It is called "false sharing" because the processors are not actually sharing anything. It is because they happen to write to the same cache line.

Kayvon's key takeaway in the chat for this series of slides on false sharing is the distinction that cache coherence works on the granularity of caches lines (64 bytes) and not on the granularity of ints (4 bytes). This major difference is what can be the cause of a lot of artifactual communication in a seemingly normal memory access pattern, which is why programmers must be aware of the specifics of the implementation of the underlying caches on a chip.

Also there was the note made in class that there is no performance impact when multiple cores are reading different data from the same cache line, due to the "multiple reader" component of the SWMR protocol. The false sharing issues only arise when different cores are writing to different data that is part of the same cache line.

Clarification question: "The same cache line" refers to the same address chunk, and not just to any two addresses that happen to map to the same place in the cache? (ie. different tag but same index/offset)

@potato. Correct. When I write "cache line" here, I am referring to a cache line sized chunk of the address space. On x86, thats 64 bytes.

The key take away I got from this portion of the lecture is that false sharing arises as a problem due to the existence of a cache. Similar to how cache coherency would not be a problem without any caches, false sharing as a negative impact on perf would also not exist without the use of caches. A common scenario in which false sharing may occur and hinder performance would be the manipulation of something like a partial result array whose elements are uniquely modified by their corresponding thread. False sharing can occur in this scenario if the entire partial result array is stored within one cache line which means that the multiple threads modifying the array would constantly be contending for the exclusive state to modify the resource hence causing perf slowdown as they invalidate one another needlessly.

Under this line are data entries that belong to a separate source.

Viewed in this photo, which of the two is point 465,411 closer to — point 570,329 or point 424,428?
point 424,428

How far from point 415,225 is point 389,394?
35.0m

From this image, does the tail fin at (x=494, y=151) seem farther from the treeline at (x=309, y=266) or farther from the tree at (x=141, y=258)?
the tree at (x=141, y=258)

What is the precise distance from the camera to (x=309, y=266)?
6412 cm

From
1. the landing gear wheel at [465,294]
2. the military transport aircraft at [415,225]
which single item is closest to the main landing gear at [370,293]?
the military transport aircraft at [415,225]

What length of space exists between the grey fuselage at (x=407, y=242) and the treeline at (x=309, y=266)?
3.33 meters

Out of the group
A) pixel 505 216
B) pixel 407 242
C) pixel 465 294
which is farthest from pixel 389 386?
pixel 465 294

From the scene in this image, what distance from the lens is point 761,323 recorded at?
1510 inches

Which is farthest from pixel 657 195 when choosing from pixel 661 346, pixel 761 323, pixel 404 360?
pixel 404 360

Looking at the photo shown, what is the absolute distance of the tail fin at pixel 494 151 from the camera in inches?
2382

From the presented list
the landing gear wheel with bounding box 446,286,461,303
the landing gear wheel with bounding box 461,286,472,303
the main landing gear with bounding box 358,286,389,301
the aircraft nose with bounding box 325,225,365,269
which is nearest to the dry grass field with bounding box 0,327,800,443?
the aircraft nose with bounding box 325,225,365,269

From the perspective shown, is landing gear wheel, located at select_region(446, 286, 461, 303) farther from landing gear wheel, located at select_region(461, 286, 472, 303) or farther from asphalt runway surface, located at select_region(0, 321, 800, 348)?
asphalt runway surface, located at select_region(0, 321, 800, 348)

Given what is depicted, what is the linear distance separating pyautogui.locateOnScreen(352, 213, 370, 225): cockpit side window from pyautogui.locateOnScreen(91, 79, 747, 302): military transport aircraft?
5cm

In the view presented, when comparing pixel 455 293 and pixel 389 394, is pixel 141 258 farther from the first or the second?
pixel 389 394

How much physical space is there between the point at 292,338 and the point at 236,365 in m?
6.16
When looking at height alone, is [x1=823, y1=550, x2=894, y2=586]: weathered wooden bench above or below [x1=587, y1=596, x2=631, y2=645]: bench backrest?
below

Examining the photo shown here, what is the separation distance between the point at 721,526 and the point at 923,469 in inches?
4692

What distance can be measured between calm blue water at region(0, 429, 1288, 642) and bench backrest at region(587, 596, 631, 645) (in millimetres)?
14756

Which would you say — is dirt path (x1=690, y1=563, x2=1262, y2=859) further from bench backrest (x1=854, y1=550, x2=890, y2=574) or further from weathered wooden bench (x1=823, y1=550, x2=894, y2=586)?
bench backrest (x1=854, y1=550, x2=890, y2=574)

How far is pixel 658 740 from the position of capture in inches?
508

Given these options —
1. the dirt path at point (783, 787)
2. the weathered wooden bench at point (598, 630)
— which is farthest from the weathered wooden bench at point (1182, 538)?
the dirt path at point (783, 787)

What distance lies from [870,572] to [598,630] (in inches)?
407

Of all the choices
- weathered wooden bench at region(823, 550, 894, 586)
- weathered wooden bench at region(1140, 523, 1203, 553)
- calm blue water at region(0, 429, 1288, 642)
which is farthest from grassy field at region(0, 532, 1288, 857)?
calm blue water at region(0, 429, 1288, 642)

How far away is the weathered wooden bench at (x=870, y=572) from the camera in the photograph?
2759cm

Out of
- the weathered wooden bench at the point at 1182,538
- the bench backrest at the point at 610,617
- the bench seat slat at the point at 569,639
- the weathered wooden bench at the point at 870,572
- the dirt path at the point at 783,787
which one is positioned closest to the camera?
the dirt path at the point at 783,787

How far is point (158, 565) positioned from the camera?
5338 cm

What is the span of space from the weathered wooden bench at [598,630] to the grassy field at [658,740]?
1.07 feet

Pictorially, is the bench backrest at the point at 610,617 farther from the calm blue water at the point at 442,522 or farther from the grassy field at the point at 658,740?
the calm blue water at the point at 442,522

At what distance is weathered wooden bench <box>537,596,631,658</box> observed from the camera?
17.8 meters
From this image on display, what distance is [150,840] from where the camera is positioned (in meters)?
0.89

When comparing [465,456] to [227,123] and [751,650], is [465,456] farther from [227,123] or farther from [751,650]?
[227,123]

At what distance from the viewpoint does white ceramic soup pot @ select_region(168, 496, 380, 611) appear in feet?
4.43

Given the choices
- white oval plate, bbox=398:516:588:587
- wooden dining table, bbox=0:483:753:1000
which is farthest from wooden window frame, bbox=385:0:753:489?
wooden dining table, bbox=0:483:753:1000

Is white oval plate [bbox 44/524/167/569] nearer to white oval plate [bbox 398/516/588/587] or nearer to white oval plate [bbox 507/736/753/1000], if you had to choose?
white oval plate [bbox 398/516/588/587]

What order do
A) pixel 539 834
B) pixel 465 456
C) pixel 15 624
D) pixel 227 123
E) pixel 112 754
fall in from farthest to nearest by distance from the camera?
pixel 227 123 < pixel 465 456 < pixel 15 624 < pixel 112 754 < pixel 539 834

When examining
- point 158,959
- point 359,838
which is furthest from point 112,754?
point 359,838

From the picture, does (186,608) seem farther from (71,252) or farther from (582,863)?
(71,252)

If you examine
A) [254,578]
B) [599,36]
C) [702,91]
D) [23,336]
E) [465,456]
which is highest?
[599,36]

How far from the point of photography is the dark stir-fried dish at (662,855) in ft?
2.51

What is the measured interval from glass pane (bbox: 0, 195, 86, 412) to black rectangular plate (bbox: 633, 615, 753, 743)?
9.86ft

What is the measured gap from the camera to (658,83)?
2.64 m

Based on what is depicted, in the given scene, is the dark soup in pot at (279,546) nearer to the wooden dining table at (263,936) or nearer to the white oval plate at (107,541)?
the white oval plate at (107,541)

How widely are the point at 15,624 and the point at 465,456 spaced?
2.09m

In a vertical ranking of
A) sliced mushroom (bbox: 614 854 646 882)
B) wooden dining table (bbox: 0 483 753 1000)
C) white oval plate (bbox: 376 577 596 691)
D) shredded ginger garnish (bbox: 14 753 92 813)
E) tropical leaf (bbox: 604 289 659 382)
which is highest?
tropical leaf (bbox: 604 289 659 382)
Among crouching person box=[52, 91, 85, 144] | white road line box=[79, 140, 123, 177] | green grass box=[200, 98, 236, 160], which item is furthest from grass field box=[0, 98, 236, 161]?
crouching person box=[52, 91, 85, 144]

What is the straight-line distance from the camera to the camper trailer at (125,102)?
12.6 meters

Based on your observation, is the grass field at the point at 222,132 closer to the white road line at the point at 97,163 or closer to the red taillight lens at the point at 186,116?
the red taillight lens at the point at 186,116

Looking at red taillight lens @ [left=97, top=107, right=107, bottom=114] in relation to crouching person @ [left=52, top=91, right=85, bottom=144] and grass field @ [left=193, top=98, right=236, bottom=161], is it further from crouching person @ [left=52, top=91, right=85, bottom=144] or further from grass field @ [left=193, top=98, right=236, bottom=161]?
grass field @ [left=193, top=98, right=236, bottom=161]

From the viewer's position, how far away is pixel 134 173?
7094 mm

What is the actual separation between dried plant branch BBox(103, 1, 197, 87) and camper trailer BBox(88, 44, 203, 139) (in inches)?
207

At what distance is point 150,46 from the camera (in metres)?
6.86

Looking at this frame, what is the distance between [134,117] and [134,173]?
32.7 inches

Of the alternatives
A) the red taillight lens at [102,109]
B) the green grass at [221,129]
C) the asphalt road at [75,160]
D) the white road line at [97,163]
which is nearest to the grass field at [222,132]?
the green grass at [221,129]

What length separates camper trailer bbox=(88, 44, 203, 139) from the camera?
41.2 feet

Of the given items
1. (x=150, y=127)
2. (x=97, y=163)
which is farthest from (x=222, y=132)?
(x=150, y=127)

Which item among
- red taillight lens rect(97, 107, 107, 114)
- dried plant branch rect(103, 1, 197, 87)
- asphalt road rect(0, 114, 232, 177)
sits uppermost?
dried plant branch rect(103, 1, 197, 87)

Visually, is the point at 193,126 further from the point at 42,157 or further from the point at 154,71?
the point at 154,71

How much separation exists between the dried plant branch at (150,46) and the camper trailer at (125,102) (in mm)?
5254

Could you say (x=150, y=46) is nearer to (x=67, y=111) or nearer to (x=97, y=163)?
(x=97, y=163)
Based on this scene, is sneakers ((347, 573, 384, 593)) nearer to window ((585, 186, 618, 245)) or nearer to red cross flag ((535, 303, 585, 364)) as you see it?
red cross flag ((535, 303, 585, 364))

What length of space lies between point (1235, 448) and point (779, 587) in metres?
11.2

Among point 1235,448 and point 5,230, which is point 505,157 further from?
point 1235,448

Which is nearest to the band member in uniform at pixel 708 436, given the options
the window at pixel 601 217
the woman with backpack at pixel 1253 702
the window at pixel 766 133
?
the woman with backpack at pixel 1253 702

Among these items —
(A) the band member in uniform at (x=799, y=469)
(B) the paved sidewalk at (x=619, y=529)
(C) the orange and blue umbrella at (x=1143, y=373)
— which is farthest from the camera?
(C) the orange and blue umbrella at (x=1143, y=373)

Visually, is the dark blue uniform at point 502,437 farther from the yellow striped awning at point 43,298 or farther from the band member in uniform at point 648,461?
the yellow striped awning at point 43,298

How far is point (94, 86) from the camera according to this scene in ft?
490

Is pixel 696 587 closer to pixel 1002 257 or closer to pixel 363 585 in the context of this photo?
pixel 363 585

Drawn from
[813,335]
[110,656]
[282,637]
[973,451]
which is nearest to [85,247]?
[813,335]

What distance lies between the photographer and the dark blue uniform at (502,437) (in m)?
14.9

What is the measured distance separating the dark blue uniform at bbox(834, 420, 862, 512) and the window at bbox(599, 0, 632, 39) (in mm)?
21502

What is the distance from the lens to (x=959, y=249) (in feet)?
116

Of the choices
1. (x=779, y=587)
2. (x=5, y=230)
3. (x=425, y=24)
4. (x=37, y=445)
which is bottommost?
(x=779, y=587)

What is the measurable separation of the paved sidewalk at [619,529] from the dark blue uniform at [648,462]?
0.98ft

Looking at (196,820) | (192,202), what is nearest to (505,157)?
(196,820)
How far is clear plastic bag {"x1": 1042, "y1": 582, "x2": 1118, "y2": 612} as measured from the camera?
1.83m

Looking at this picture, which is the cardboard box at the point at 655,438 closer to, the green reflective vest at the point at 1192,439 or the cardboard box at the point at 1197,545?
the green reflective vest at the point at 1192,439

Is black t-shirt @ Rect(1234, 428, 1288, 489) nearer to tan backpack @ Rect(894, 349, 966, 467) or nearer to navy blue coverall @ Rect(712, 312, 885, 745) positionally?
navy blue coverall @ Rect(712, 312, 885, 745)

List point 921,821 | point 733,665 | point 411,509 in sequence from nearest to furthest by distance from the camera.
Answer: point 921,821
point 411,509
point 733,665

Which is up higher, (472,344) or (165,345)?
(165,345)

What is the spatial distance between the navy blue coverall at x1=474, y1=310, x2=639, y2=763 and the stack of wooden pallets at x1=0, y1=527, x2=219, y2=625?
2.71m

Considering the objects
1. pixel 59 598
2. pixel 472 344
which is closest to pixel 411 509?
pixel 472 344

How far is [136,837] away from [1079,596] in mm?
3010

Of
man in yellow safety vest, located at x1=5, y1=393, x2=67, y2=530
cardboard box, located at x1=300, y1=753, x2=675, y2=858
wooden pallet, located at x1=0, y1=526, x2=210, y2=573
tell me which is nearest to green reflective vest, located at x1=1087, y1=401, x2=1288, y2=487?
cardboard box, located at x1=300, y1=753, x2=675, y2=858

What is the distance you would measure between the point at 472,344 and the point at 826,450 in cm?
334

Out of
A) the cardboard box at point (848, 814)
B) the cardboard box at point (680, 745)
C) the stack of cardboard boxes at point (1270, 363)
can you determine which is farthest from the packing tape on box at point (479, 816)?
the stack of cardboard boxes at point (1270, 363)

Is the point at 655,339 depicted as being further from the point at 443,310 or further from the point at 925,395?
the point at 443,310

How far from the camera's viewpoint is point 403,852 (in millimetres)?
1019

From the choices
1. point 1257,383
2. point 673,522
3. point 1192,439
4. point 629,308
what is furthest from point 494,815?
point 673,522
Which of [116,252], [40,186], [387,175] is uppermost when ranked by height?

Another real example use case where false sharing could occur is you could have a global array of "statistics" for each thread (think an array of structs, where one entry contains statistics for one thread). If these structs are not cache-aligned (a multiple of 64 bytes on x86), then there could be noticeable performance hit from threads that access their own stats struct that happen to be on the same cache line. An easy fix for this is to cache-align the size of the struct for each thread.